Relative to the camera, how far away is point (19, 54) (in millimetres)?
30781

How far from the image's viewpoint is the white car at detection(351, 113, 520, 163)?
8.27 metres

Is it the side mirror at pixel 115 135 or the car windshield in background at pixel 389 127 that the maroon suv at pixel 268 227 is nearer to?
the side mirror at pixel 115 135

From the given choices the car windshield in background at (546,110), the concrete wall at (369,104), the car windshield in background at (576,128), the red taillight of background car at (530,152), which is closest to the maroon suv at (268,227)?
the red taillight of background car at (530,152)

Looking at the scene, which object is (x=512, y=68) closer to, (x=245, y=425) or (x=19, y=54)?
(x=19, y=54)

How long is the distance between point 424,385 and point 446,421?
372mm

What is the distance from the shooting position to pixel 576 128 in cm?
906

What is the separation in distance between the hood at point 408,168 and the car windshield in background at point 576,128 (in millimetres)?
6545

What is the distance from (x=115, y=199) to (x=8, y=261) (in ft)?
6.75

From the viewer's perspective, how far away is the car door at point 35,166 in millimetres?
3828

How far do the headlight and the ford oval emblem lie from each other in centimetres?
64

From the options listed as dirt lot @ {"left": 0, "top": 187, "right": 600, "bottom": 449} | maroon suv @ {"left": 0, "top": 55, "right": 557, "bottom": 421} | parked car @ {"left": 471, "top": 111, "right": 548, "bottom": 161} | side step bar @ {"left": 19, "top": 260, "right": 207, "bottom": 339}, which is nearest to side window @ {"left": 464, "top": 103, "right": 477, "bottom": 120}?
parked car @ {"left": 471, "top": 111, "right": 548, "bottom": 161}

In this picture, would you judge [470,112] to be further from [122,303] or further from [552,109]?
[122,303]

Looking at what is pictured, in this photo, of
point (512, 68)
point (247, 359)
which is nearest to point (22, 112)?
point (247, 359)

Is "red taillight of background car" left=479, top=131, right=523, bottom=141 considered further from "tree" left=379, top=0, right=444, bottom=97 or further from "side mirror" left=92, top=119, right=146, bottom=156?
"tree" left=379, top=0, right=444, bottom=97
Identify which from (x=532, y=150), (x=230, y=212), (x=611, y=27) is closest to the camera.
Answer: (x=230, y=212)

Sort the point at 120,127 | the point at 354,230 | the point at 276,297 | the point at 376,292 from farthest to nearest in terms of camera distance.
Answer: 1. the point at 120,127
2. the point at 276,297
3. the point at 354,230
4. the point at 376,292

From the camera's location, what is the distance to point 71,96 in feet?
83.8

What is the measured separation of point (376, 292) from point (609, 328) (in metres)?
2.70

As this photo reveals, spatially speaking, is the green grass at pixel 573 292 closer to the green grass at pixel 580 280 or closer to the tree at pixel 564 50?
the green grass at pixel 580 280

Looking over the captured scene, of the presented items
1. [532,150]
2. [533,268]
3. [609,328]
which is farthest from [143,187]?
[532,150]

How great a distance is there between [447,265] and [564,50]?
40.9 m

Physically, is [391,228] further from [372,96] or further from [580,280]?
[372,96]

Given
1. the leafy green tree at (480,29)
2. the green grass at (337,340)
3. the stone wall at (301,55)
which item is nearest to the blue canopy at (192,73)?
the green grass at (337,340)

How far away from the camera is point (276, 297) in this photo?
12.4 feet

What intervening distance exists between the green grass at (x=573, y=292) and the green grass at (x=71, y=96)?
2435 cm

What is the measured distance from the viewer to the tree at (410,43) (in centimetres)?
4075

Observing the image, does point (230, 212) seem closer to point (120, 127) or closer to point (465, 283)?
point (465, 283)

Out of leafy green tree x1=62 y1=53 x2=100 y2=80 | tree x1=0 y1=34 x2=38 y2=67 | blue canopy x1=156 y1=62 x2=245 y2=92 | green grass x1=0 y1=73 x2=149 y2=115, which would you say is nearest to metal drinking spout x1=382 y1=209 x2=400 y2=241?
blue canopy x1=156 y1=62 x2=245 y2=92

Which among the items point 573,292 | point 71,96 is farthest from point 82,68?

★ ★ ★

Write every row above as a JSON list of strings, one string per line, with blank lines left out.

[
  "Relative to the camera, how far away is point (19, 54) (in millimetres)?",
  "30781",
  "How far from the image's viewpoint is the white car at detection(351, 113, 520, 163)?",
  "8.27 metres",
  "Is it the side mirror at pixel 115 135 or the car windshield in background at pixel 389 127 that the maroon suv at pixel 268 227 is nearer to?",
  "the side mirror at pixel 115 135",
  "From the given choices the car windshield in background at (546,110), the concrete wall at (369,104), the car windshield in background at (576,128), the red taillight of background car at (530,152), which is closest to the maroon suv at (268,227)?",
  "the red taillight of background car at (530,152)",
  "Looking at the scene, which object is (x=512, y=68) closer to, (x=245, y=425) or (x=19, y=54)?",
  "(x=19, y=54)",
  "How long is the distance between point 424,385 and point 446,421?",
  "372mm",
  "What is the distance from the shooting position to pixel 576 128 in cm?",
  "906",
  "What is the separation in distance between the hood at point 408,168 and the car windshield in background at point 576,128 (in millimetres)?",
  "6545",
  "What is the distance from (x=115, y=199) to (x=8, y=261) (in ft)?",
  "6.75",
  "From the viewer's perspective, how far away is the car door at point 35,166 in millimetres?",
  "3828",
  "How far do the headlight and the ford oval emblem lie from each other in centimetres?",
  "64",
  "From the options listed as dirt lot @ {\"left\": 0, \"top\": 187, \"right\": 600, \"bottom\": 449} | maroon suv @ {\"left\": 0, \"top\": 55, \"right\": 557, \"bottom\": 421} | parked car @ {\"left\": 471, \"top\": 111, \"right\": 548, \"bottom\": 161} | side step bar @ {\"left\": 19, \"top\": 260, \"right\": 207, \"bottom\": 339}, which is nearest to side window @ {\"left\": 464, \"top\": 103, \"right\": 477, \"bottom\": 120}?",
  "parked car @ {\"left\": 471, \"top\": 111, \"right\": 548, \"bottom\": 161}",
  "In this picture, would you judge [470,112] to be further from [122,303] or further from [552,109]?",
  "[122,303]",
  "Looking at what is pictured, in this photo, of",
  "point (512, 68)",
  "point (247, 359)",
  "which is nearest to point (22, 112)?",
  "point (247, 359)",
  "Is \"red taillight of background car\" left=479, top=131, right=523, bottom=141 considered further from \"tree\" left=379, top=0, right=444, bottom=97 or further from \"side mirror\" left=92, top=119, right=146, bottom=156?",
  "\"tree\" left=379, top=0, right=444, bottom=97",
  "Identify which from (x=532, y=150), (x=230, y=212), (x=611, y=27) is closest to the camera.",
  "Answer: (x=230, y=212)",
  "Sort the point at 120,127 | the point at 354,230 | the point at 276,297 | the point at 376,292 from farthest to nearest in terms of camera distance.",
  "Answer: 1. the point at 120,127",
  "2. the point at 276,297",
  "3. the point at 354,230",
  "4. the point at 376,292",
  "From the camera's location, what is the distance to point 71,96 in feet?",
  "83.8",
  "What is the measured separation of point (376, 292) from point (609, 328) (in metres)?",
  "2.70",
  "As this photo reveals, spatially speaking, is the green grass at pixel 573 292 closer to the green grass at pixel 580 280 or closer to the tree at pixel 564 50?",
  "the green grass at pixel 580 280",
  "Looking over the captured scene, of the presented items",
  "1. [532,150]",
  "2. [533,268]",
  "3. [609,328]",
  "which is farthest from [143,187]?",
  "[532,150]",
  "How great a distance is there between [447,265] and [564,50]?",
  "40.9 m",
  "Physically, is [391,228] further from [372,96] or further from [580,280]?",
  "[372,96]",
  "Given",
  "1. the leafy green tree at (480,29)",
  "2. the green grass at (337,340)",
  "3. the stone wall at (301,55)",
  "which item is nearest to the blue canopy at (192,73)?",
  "the green grass at (337,340)",
  "How far away from the camera is point (276, 297) in this photo?",
  "12.4 feet",
  "What intervening distance exists between the green grass at (x=573, y=292) and the green grass at (x=71, y=96)?",
  "2435 cm",
  "What is the measured distance from the viewer to the tree at (410,43) (in centimetres)?",
  "4075",
  "Observing the image, does point (230, 212) seem closer to point (120, 127) or closer to point (465, 283)?",
  "point (465, 283)",
  "Out of leafy green tree x1=62 y1=53 x2=100 y2=80 | tree x1=0 y1=34 x2=38 y2=67 | blue canopy x1=156 y1=62 x2=245 y2=92 | green grass x1=0 y1=73 x2=149 y2=115, which would you say is nearest to metal drinking spout x1=382 y1=209 x2=400 y2=241?",
  "blue canopy x1=156 y1=62 x2=245 y2=92",
  "Which among the items point 573,292 | point 71,96 is farthest from point 82,68?"
]